F Samsung Crude Oil Futures (03175) is down close to 4%. As of the time of writing, it has fallen 3.47% to HK$9.17, with a turnover of HK$12.5057 million.
The decline follows market media reports indicating that on June 19th, Iran and the United States plan to sign a memorandum of understanding in Switzerland to end the conflict initiated by the US and Israel against Iran since February 28, 2026. According to the final draft framework of the agreement obtained by market media, Iran commits to not seeking nuclear weapons, cooperating on the disposition of its enriched materials, relinquishing control of the Strait of Hormuz, and ensuring the resumption of normal passage through the waterway.
In exchange, the United States will provide several economic arrangements. These include allowing Iran to immediately resume exports of oil and related products, gradually unfreezing its overseas assets, and collaborating with regional partners to promote a financing plan of at least $300 billion for Iran's economic recovery.

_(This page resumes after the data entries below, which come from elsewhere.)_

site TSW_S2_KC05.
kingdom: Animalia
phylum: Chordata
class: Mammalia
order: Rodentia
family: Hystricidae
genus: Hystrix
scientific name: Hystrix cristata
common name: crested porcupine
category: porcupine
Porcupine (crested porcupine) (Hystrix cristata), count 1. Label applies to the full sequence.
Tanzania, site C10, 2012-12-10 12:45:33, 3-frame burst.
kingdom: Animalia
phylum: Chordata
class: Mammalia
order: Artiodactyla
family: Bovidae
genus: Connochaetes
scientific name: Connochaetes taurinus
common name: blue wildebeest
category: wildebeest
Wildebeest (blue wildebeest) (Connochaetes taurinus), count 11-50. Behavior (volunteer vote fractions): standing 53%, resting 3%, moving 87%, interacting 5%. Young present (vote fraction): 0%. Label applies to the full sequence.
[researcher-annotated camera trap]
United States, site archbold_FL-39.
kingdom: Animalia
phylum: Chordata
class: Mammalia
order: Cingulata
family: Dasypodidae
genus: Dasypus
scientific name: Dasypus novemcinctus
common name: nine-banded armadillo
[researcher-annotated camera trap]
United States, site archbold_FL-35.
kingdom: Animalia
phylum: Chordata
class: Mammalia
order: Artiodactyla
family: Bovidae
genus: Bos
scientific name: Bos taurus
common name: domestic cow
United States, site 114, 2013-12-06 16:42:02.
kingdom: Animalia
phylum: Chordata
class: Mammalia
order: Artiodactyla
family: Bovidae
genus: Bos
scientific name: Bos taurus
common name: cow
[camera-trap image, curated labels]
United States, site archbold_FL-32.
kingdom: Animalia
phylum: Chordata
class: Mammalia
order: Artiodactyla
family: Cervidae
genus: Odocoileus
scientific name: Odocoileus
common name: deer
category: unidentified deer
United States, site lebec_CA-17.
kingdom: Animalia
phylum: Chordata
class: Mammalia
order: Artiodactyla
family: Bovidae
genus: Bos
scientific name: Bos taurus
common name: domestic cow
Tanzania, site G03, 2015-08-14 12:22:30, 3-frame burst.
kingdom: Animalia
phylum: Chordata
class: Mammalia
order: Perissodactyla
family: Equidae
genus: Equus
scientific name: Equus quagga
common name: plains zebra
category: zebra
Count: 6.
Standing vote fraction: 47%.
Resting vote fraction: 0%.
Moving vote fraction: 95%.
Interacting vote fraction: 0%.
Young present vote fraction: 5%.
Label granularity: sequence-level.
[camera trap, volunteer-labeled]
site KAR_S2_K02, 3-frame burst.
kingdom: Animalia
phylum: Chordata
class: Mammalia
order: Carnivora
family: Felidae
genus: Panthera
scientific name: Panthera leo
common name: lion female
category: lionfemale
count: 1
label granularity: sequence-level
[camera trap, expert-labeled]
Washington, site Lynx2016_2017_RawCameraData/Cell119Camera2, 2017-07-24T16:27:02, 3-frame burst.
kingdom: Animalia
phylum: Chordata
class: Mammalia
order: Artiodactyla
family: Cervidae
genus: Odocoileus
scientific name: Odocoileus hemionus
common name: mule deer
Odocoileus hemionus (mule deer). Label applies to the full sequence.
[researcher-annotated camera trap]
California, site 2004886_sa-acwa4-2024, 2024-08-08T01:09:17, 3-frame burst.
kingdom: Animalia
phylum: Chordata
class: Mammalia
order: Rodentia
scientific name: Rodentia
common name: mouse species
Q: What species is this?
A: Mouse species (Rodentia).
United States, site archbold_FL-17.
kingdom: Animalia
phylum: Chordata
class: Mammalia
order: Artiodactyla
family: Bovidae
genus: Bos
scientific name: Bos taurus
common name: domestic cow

Furthermore, separate market media reports from Tuesday, June 16th, cited sources involved in the negotiations at the G7 summit in Évian-les-Bains, France. They stated that the US-Iran agreement framework would permit Iran to resume oil sales immediately upon the deal taking effect and would facilitate the release of some of Iran's frozen overseas assets.
Market analysts believe that the re-entry of Iranian crude into the international market, coupled with the full resumption of navigation through the Strait of Hormuz, could have a significant impact on the future global supply and demand dynamics for crude oil.